Pagou, passou? Tiktoker de 16 anos é aprovada em Medicina com redação sobre si mesma
Júlia Pimentel conquistou vaga em faculdade privada do Rio com mensalidade de R$ 16 mil; professores analisam técnica usada em sua dissertação
247 - A influenciadora Júlia Pimentel, de 16 anos, foi aprovada em Medicina no Instituto de Educação Médica (Idomed), no Rio de Janeiro, e viralizou ao compartilhar a redação que garantiu sua vaga. O episódio levantou discussões sobre a validade de usar a primeira pessoa em textos de vestibular e pelos críterios usados pela banca. A mensalidade do curso é de R$ 16.253,00. A reportagem foi publicada pelo g1.
Com mais de 3 milhões de seguidores no TikTok, Júlia chegou a postar o vídeo celebrando a conquista, mas optou por apagá-lo após uma enxurrada de comentários irônicos sobre sua redação. Usuários chegaram a debochar, dizendo: “Você usou o ChatGPT Free ou pago?” e “Faltou começar com ‘Querido Diário’”. A jovem rebateu: “Falaram que eu fiz [o texto] sobre mim mesma. Sim, e eu amei isso. Consegui desenvolver a ideia muito bem. E estou superfeliz de ter feito jovens, mesmo que zoando, estarem falando de redação na internet. Amo influenciar as pessoas”.
A redação e o tema proposto
O vestibular online da Idomed pediu que os candidatos respondessem ao tema “Qual marca da sua personalidade ninguém roubará de você? Por quê?”. No texto, Júlia destacou a “determinação” como traço marcante de sua identidade.
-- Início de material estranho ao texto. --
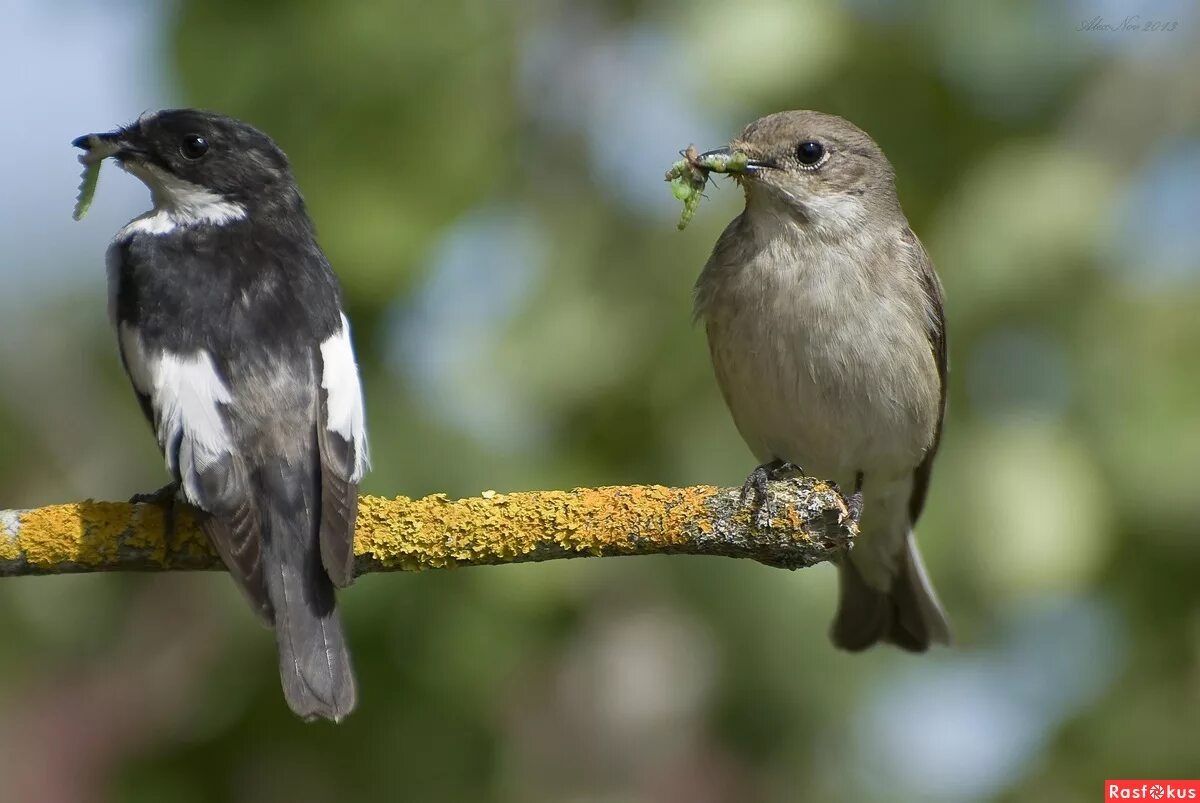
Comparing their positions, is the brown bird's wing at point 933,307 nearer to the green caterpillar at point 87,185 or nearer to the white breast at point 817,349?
the white breast at point 817,349

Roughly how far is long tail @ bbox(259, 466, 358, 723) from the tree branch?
41cm

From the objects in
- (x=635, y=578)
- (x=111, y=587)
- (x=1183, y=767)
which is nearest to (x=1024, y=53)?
(x=635, y=578)

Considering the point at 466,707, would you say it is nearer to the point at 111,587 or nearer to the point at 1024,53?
the point at 111,587

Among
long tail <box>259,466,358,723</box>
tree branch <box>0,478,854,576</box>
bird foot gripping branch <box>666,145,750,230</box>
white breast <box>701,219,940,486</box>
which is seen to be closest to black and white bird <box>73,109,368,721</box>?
long tail <box>259,466,358,723</box>

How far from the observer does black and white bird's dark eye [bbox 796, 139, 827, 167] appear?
4992mm

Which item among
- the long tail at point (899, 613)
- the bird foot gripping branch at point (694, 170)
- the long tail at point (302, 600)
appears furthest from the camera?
the long tail at point (899, 613)

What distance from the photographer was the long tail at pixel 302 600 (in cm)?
374

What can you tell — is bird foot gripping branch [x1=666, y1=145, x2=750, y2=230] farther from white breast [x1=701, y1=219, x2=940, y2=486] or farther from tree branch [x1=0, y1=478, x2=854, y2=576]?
tree branch [x1=0, y1=478, x2=854, y2=576]

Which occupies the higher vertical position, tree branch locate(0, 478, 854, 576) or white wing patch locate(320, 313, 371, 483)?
white wing patch locate(320, 313, 371, 483)

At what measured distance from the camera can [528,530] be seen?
3234 mm

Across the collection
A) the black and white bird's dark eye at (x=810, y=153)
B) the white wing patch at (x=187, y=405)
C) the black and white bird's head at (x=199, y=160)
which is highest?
the black and white bird's dark eye at (x=810, y=153)

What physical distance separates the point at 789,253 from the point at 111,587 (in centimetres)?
247

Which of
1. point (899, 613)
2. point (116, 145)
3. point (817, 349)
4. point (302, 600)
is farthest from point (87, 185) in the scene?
point (899, 613)

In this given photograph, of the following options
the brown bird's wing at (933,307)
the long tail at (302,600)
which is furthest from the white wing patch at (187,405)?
the brown bird's wing at (933,307)
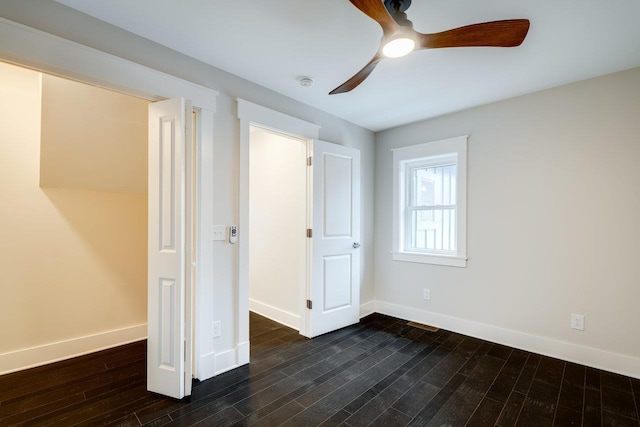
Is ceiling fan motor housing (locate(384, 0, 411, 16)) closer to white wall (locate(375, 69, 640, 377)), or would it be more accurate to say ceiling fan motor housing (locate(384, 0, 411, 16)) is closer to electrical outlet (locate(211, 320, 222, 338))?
white wall (locate(375, 69, 640, 377))

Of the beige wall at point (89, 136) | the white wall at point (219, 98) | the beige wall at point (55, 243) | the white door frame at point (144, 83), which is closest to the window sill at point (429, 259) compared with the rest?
the white wall at point (219, 98)

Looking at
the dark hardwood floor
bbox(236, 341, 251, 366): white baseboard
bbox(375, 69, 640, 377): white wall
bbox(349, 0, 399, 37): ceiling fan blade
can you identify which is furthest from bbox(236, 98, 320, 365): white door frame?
bbox(375, 69, 640, 377): white wall

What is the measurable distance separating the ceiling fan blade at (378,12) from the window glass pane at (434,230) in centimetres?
243

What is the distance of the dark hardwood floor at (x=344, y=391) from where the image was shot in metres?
1.85

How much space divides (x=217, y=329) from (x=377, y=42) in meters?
2.50

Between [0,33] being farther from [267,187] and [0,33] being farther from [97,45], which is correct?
[267,187]

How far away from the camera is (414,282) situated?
3.62 m

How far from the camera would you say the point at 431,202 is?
11.9 ft

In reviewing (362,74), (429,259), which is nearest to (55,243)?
(362,74)

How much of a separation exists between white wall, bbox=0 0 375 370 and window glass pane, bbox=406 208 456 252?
149 cm

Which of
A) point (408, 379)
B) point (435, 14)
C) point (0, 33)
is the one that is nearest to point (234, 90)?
point (0, 33)

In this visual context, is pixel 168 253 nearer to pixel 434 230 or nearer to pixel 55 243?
pixel 55 243

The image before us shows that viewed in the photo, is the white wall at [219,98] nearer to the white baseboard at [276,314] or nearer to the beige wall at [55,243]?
the beige wall at [55,243]

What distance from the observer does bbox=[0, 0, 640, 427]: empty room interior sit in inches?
72.5
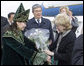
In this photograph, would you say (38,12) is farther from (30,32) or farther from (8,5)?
(8,5)

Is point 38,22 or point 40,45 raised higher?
point 40,45

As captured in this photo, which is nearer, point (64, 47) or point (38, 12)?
point (64, 47)

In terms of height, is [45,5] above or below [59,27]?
below

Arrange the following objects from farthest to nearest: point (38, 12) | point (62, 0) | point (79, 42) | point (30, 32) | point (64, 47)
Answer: point (62, 0) < point (38, 12) < point (30, 32) < point (64, 47) < point (79, 42)

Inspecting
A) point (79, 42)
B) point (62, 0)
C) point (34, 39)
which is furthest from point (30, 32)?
point (62, 0)

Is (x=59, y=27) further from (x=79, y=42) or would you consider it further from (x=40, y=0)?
(x=40, y=0)

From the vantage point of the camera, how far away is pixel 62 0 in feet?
25.7

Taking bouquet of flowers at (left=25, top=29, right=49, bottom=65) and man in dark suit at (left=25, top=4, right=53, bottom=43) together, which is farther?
man in dark suit at (left=25, top=4, right=53, bottom=43)

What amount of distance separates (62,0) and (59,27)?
3.82m

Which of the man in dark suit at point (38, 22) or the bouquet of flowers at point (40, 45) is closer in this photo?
the bouquet of flowers at point (40, 45)

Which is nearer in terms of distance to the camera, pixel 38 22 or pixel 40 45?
pixel 40 45

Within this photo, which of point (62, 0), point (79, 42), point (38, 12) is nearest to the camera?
point (79, 42)

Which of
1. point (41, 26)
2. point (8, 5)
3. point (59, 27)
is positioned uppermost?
point (59, 27)

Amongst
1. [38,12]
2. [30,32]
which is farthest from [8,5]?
[30,32]
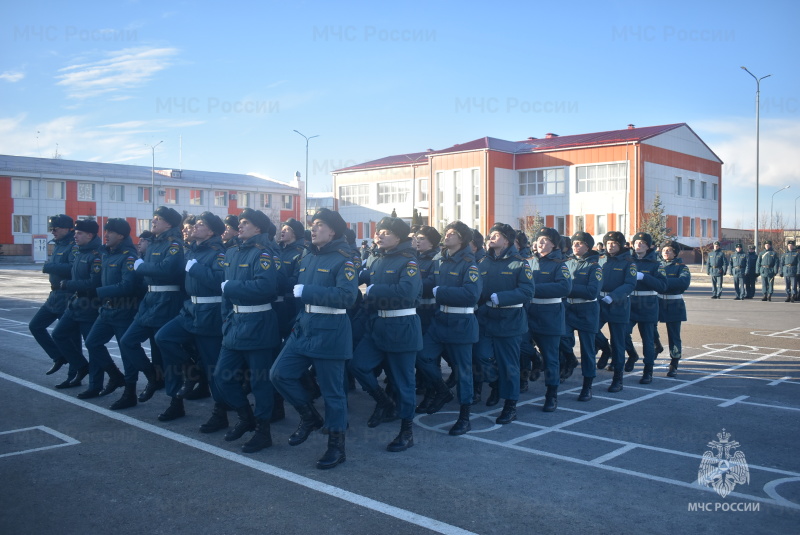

Ela obteve 29 de 30 pontos na redação e 30 de 70 na prova objetiva, resultado suficiente para ser aprovada.
Apesar da repercussão, professores de língua portuguesa afirmam que a escolha pelo uso da primeira pessoa foi adequada ao tema. “Só a 1ª pessoa daria conta deste tema”, explicou Margarete Xavier, professora do Fibonacci Educação. Daniela Toffoli, do Curso Anglo, concorda que a prova exigia subjetividade, embora avalie que o gênero textual estivesse mal definido: “Parece contraditório escolher dissertação. Seria mais adequado chamá-la de carta de apresentação”.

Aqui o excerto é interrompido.